You are viewing a plain text version of this content. The canonical link for it is here.
Posted to user@nutch.apache.org by WebDawg <we...@gmail.com> on 2016/10/10 18:01:03 UTC

Nutch 2.3.1

Hello,

I successfully have webapp and nutchserver running and I would like to
know more about the API and if it is functional.

I am trying to hack into it and wonder what the relationship between
the different config urls and configs.

Any help on this?  I would like to figure out how this works.  Does it
reference all the files in the conf dir?  If I do a crawl is it the
same as executing a crawl via command line?

Re: Nutch 2.3.1

Posted by Néstor <ro...@gmail.com>.
Can you send it to me also?
Thanks,

Néstor

On Oct 10, 2016 9:33 PM, "MrSrivastavaRK ." <sr...@gmail.com> wrote:
>
> Hi,
> I have successfully indexed content in Elasticsearch using Nutch 1.12 REST
> API. I can send you api details, If you want for reference.
>
> Regards
> Rajeev
>
> On Oct 10, 2016 11:31 PM, "WebDawg" <we...@gmail.com> wrote:
>
> > Hello,
> >
> > I successfully have webapp and nutchserver running and I would like to
> > know more about the API and if it is functional.
> >
> > I am trying to hack into it and wonder what the relationship between
> > the different config urls and configs.
> >
> > Any help on this?  I would like to figure out how this works.  Does it
> > reference all the files in the conf dir?  If I do a crawl is it the
> > same as executing a crawl via command line?
> >

Re: Nutch 2.3.1

Posted by "MrSrivastavaRK ." <sr...@gmail.com>.
Hi ,

I have did a POC for indexing the content in ES using Nutch 1.12 .. See
REST API details.

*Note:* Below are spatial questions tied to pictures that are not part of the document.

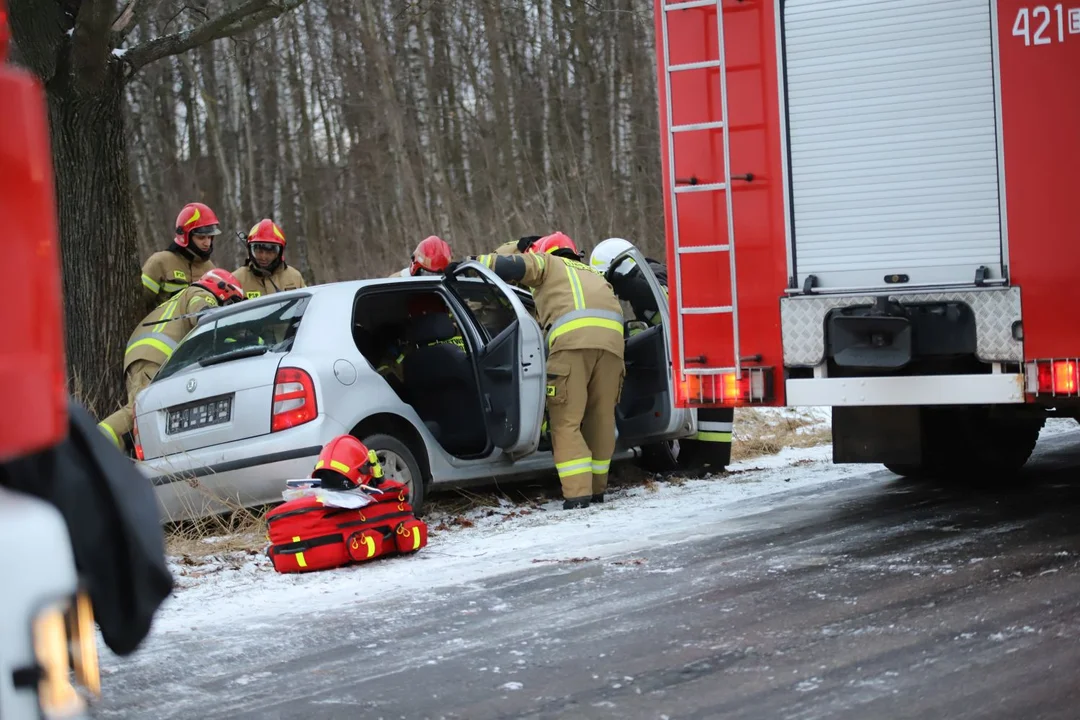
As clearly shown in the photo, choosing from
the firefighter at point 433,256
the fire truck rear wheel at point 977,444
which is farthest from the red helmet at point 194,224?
the fire truck rear wheel at point 977,444

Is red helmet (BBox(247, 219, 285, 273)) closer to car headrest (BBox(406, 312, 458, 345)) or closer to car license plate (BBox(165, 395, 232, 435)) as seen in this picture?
car headrest (BBox(406, 312, 458, 345))

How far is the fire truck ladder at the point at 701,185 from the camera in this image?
6.68 meters

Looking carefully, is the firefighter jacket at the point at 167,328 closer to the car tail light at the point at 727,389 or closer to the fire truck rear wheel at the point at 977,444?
the car tail light at the point at 727,389

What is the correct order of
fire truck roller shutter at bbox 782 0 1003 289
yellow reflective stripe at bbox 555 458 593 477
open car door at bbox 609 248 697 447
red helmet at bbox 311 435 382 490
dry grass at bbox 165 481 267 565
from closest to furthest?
fire truck roller shutter at bbox 782 0 1003 289 < red helmet at bbox 311 435 382 490 < dry grass at bbox 165 481 267 565 < yellow reflective stripe at bbox 555 458 593 477 < open car door at bbox 609 248 697 447

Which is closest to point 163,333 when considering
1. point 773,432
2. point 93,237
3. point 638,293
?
point 93,237

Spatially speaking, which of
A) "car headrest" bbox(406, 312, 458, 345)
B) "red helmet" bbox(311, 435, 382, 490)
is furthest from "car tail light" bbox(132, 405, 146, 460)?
"car headrest" bbox(406, 312, 458, 345)

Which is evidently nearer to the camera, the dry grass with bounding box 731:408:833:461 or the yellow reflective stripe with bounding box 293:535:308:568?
the yellow reflective stripe with bounding box 293:535:308:568

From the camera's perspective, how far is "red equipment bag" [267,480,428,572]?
20.9 feet

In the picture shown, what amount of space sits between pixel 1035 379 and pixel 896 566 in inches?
42.3

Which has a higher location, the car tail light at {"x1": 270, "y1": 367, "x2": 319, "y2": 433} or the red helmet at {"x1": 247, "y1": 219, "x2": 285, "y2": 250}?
the red helmet at {"x1": 247, "y1": 219, "x2": 285, "y2": 250}

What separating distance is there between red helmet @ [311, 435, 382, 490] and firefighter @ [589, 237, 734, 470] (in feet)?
9.36

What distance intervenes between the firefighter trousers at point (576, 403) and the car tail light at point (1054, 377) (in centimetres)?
297

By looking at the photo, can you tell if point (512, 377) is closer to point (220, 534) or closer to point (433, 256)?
point (433, 256)

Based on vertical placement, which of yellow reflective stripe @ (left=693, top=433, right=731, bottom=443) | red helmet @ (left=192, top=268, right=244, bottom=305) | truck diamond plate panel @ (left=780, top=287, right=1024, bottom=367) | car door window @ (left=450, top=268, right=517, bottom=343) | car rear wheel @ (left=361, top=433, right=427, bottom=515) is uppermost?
red helmet @ (left=192, top=268, right=244, bottom=305)
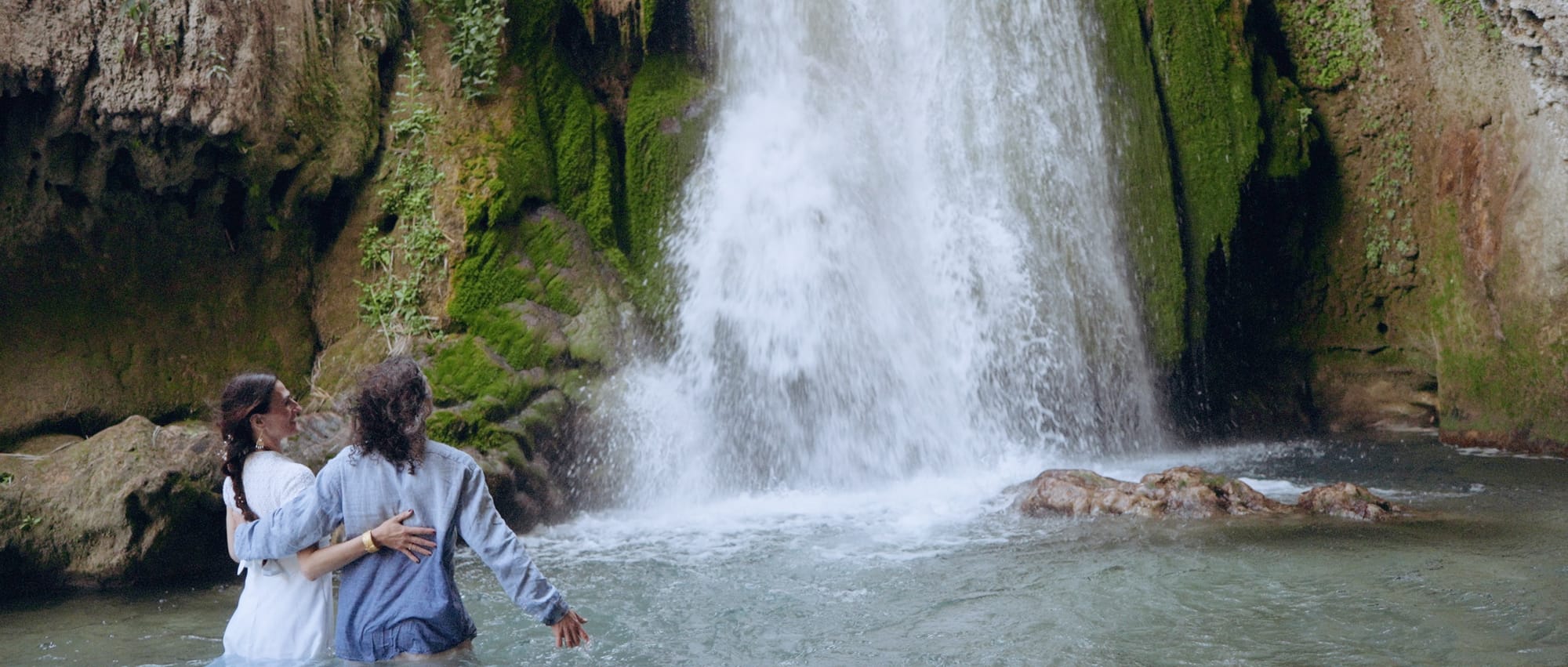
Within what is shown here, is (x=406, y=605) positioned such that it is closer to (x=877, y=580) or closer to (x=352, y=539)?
(x=352, y=539)

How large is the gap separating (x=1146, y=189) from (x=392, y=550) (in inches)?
A: 318

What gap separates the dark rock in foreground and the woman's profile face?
4.71 m

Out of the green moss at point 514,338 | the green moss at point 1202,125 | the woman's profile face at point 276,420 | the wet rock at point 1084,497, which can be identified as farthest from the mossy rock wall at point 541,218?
the green moss at point 1202,125

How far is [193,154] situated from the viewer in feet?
23.0

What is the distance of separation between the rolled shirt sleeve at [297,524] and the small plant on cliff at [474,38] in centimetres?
531

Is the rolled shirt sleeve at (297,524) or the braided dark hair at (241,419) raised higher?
the braided dark hair at (241,419)

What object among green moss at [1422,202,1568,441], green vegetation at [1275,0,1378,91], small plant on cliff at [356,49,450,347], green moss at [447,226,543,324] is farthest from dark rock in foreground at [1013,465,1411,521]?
green vegetation at [1275,0,1378,91]

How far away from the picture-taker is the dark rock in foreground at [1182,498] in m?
6.73

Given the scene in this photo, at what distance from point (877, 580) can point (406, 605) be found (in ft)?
9.22

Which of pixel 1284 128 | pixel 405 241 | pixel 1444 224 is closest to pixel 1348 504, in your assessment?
pixel 1444 224

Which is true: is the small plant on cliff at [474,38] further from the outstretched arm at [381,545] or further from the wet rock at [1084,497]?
the outstretched arm at [381,545]

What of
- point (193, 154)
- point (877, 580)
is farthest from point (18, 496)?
point (877, 580)

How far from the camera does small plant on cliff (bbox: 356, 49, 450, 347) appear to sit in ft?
25.2

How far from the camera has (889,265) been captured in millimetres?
9227
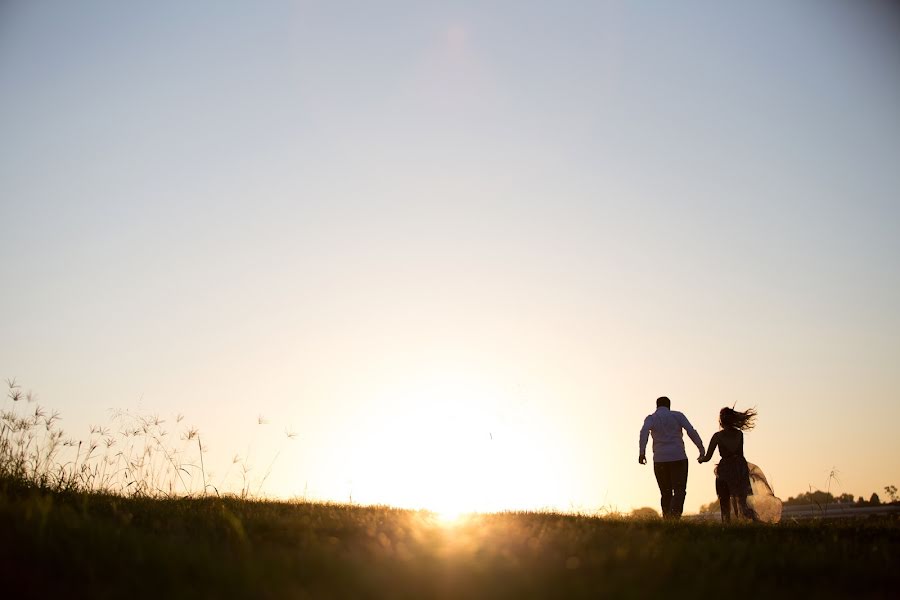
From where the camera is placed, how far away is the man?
1501 centimetres

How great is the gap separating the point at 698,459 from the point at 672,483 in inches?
27.6

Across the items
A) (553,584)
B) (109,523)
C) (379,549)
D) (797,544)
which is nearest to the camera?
(553,584)

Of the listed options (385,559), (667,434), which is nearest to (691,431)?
(667,434)

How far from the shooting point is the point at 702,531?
31.5 feet

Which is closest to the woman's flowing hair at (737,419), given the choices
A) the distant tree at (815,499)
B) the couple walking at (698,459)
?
the couple walking at (698,459)

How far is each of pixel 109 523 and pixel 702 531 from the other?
6644 millimetres

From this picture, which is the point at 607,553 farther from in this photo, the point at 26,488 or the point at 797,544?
the point at 26,488

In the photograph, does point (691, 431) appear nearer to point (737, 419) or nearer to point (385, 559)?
→ point (737, 419)

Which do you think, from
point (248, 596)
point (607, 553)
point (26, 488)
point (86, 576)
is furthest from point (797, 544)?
point (26, 488)

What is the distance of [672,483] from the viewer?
15086 mm

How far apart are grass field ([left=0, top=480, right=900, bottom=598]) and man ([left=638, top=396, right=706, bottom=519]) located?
6115 millimetres

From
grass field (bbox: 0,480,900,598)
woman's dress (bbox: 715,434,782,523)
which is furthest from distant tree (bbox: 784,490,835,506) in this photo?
grass field (bbox: 0,480,900,598)

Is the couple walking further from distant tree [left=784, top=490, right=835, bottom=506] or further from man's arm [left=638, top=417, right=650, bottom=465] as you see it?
distant tree [left=784, top=490, right=835, bottom=506]

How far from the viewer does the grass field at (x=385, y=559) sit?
16.5 feet
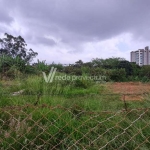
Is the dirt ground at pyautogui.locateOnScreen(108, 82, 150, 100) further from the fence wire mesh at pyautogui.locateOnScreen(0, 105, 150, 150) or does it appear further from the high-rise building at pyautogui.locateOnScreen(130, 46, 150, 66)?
the high-rise building at pyautogui.locateOnScreen(130, 46, 150, 66)

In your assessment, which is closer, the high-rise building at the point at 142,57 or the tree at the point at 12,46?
the high-rise building at the point at 142,57

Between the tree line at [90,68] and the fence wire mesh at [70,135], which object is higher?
the tree line at [90,68]

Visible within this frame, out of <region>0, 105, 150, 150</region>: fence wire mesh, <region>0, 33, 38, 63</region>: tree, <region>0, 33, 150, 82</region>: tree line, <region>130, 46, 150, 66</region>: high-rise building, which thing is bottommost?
<region>0, 105, 150, 150</region>: fence wire mesh

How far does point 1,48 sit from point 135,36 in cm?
1340

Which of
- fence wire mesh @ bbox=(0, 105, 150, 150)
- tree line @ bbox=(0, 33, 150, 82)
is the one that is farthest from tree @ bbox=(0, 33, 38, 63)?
fence wire mesh @ bbox=(0, 105, 150, 150)

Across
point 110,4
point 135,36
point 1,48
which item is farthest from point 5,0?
point 1,48

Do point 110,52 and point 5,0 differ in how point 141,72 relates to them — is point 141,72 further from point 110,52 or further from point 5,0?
point 5,0

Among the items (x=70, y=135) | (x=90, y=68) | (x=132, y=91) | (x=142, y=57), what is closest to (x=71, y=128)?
(x=70, y=135)

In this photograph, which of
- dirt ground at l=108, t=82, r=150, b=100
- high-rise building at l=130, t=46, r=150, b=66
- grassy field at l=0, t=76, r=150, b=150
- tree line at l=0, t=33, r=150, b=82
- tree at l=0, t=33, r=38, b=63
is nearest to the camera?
grassy field at l=0, t=76, r=150, b=150

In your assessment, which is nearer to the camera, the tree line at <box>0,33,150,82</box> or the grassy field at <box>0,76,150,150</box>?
the grassy field at <box>0,76,150,150</box>

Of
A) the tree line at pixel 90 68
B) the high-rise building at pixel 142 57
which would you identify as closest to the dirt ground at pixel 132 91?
the tree line at pixel 90 68

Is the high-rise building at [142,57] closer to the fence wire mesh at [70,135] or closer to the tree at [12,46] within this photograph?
the tree at [12,46]

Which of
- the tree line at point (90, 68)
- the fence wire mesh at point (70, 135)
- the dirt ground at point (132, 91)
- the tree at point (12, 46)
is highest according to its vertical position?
the tree at point (12, 46)

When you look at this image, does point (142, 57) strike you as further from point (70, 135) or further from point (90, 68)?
point (70, 135)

I executed  bin/nutch startserver --port 9090 in local
mode By default nutch will create folders in bin directory for each crawl
request based on crawlid parameter.

POST /config/create
{
      "configId":"ereader",
      "force":"true",
      "params":{"http.agent.name":"elasticnutchrest",
                "http.robots.agents":"elasticnutchrest",
                "http.timeout":"1000000",
"plugin.includes":">protocol-httpclient|urlfilter-regex|parse-(text|tika|js)|index-(basic|anchor)|query-(basic|site|url)|response-(json|xml)|summary-basic|scoring-opic|urlnormalizer-(pass|regex|basic)|indexer-elastic",
"index.metadata":"title,content",
"index.parse.md": "metatag.title,metatag.content",
"elastic.host":"localhost"

}
   }

POST seed/create/
{
    "id": "101",
    "name": "ereader",
    "seedUrls": [
        {
            "id": "1",
            "url": "​https://www.example.com"
        }
    ]
}

POST job/create  -- Inject
{
"args": {
         "url_dir": "/tmp/1475832312548-0"

    },
    "confId": "default",
    "crawlId": "crawl01",
    "type": "INJECT"
}




---GENERATE
{
    "type":"GENERATE",
    "confId": "default",
    "crawlId": "crawl01",
    "args": {
          "segments_dir":"/bin/crawl01/segments"

    }
}


---Fetch

{
    "args": {
      "segment_dir":"/bin/crawl01/segments/20161007152133",     //input path
      "threads":"50"
    },
    "confId": "default",
    "crawlId": "crawl01",
    "type": "FETCH"
}



---PARSE
{
    "args": {
      "segment_dir":"/bin/crawl01/segments/20161007152133",  //input path
      "threads":"50"
    },
    "confId": "default",
    "crawlId": "crawl01",
    "type": "PARSE"
}


---UpdateDB

{
    "args": {

 "segment_dir":"/home/osboxes/trunk/runtime/local/bin/crawl01/segments/20161007152133"
   //full input path
    },
    "confId": "default",
    "crawlId": "­crawl01",
    "type": "UPDATEDB"
}


---Index
{
    "args": {

 "segment_dir":"/home/osboxes/trunk/runtime/local/bin/crawl01/segments/20161007152133"
   //full input path
    },
    "confId": "default",
    "crawlId": "­crawl01",
    "type": "INDEX"
}



Hope this help. let me know, if need any clarification.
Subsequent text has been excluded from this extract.